一样的随心所欲,随欲而为,一样的不倾权力和名利。
“爱卿可明白朕的意思?”东皇衍见沈疏楼沉默,眉梢微微向上挑了挑,轻咳一声,问道。
沈疏楼拱手道,“臣明白。”
“既然如此,爱卿先回去吧。不过,朕相信,以爱卿的能力,一定可以将一切对东凌不利全部扼杀在摇篮里。”东皇衍赞赏的看着沈疏楼,意有所指的话语中带着一种信任。
“是,臣定不会辜负皇上的信任。”
沈疏楼出宫后,没有立刻去找顾卿颜,而是挥鞭甩马一路疾驰回了将军府。
沈牧见他进宫一趟这么快就回来了,心中微微惊讶。
“楼儿,皇上突然进宫和你了说什么?”沈牧一生为将,在沙场上出生入死几十载,时常是白刀子进红刀子出的,如今即使没有上阵杀敌了,身上属于他独有的血性依旧没有消亡。
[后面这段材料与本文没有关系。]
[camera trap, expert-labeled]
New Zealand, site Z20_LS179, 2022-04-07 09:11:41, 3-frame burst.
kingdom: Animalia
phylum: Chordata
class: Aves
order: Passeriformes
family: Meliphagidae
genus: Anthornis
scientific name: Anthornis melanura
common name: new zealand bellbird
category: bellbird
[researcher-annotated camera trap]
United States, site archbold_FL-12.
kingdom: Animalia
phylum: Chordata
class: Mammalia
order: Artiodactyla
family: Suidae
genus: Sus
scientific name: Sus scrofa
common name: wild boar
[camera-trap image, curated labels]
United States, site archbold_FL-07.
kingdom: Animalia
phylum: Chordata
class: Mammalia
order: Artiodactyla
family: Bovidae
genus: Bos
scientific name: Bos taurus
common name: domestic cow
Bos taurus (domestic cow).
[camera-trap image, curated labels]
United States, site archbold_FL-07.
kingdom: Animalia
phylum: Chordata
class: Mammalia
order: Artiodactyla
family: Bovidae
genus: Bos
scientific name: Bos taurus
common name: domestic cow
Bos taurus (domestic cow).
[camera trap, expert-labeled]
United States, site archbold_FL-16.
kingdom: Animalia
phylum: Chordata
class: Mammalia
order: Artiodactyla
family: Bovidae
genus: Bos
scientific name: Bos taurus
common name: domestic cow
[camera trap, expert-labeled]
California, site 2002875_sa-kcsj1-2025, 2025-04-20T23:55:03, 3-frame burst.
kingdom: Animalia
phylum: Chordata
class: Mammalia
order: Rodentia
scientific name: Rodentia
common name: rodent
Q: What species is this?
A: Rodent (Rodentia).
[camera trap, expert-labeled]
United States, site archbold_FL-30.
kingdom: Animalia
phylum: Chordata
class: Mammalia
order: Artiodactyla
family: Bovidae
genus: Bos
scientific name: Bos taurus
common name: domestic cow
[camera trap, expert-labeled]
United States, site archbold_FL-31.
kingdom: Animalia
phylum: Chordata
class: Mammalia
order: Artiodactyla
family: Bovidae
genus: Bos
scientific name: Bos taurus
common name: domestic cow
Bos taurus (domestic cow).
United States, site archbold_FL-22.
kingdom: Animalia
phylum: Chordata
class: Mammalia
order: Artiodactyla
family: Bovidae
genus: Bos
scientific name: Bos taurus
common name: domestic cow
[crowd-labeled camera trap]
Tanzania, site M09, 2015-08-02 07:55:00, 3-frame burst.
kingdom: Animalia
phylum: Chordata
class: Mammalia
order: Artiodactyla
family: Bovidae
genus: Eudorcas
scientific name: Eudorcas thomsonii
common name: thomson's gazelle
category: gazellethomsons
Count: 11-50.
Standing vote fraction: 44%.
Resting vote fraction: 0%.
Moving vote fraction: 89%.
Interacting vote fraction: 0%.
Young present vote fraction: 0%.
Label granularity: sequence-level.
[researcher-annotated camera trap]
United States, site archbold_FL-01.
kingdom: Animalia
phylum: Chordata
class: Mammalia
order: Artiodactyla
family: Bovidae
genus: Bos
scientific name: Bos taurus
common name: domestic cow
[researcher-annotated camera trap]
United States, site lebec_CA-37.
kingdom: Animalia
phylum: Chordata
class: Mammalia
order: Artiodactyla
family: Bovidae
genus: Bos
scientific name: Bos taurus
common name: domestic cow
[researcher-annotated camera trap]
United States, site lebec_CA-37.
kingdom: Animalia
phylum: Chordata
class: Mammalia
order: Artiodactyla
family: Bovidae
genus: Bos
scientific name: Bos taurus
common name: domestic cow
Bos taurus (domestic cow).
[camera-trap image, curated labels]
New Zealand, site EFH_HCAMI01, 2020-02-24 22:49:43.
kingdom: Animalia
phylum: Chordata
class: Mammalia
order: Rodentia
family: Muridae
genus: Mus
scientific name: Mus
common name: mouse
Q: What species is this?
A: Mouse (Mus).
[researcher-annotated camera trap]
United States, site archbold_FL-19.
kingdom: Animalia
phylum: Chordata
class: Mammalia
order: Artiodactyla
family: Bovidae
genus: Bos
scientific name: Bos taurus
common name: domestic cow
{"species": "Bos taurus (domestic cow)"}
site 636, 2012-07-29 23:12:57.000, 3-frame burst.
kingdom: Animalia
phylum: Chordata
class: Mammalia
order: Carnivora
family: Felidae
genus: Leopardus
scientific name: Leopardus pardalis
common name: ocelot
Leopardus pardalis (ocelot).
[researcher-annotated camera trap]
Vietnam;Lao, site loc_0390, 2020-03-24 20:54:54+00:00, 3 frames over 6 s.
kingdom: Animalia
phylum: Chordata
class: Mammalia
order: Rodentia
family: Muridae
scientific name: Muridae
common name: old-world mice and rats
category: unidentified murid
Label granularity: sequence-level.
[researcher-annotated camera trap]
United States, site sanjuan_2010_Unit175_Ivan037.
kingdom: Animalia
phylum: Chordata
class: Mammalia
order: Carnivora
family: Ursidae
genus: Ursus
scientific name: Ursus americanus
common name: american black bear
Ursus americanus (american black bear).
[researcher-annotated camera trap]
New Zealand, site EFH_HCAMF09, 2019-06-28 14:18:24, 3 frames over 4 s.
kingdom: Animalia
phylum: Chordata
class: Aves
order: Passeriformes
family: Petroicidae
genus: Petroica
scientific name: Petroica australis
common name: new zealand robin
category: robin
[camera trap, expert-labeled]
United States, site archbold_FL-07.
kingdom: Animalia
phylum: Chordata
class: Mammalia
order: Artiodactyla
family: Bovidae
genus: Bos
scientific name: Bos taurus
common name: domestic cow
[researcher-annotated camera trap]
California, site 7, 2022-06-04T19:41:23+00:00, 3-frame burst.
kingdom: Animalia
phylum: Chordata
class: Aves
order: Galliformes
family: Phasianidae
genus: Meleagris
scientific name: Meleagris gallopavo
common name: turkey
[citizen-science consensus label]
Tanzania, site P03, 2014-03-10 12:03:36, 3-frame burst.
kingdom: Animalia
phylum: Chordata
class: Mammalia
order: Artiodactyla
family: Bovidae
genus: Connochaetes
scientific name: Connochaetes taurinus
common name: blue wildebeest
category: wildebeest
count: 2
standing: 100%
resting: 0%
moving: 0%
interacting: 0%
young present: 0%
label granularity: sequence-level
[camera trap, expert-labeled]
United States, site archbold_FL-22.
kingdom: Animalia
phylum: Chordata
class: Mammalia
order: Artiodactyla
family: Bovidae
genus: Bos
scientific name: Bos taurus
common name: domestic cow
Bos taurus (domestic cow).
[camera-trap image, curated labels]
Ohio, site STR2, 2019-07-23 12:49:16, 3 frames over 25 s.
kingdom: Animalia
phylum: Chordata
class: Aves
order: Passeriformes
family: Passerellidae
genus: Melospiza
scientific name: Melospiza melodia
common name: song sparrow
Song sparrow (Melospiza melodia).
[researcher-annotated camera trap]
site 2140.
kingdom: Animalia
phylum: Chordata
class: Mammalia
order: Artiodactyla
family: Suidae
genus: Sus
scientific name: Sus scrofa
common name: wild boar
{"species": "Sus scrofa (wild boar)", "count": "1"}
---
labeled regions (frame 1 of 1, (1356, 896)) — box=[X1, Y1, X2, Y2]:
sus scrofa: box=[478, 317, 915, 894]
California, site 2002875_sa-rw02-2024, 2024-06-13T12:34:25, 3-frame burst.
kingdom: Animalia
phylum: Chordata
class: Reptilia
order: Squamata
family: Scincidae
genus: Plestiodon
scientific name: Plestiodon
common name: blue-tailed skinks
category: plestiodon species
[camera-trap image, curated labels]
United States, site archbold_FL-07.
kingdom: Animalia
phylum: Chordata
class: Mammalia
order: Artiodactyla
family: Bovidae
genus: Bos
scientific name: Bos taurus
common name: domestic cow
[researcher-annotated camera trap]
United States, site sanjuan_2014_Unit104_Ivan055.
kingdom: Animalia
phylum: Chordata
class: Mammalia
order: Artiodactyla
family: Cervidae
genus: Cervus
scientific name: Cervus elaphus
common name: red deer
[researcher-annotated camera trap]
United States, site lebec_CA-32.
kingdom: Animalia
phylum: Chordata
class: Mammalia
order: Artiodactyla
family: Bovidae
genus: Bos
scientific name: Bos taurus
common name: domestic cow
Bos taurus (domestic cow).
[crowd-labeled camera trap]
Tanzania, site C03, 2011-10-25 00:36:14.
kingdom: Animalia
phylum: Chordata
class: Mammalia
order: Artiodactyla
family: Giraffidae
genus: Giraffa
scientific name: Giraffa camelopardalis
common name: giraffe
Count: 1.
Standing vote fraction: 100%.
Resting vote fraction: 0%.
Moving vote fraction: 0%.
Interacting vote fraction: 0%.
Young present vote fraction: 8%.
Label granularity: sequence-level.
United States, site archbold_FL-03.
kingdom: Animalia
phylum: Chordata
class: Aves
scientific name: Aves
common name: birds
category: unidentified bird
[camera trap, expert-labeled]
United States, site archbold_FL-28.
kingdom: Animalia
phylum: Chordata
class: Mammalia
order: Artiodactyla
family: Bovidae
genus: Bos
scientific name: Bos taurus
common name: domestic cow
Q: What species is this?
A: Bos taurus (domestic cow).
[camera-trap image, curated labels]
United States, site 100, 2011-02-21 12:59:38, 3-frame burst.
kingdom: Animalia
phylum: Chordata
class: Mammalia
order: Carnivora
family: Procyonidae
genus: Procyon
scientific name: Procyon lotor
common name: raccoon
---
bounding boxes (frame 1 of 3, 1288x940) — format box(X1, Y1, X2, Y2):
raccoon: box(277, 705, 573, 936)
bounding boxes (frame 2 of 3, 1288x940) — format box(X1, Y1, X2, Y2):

沈疏楼眸子轻轻地闪了闪,整个人立在那儿,如同山间明月般光洁,一点也不像是一个将军,更不随沈牧场的性子。
他淡淡的开口,“皇上让我监视三国来使的动向。”
“……”沈牧沉默了片刻,随后微微叹气,只是抬手拍了拍沈疏楼的肩膀,嘱咐道,“楼儿,好自为之吧。”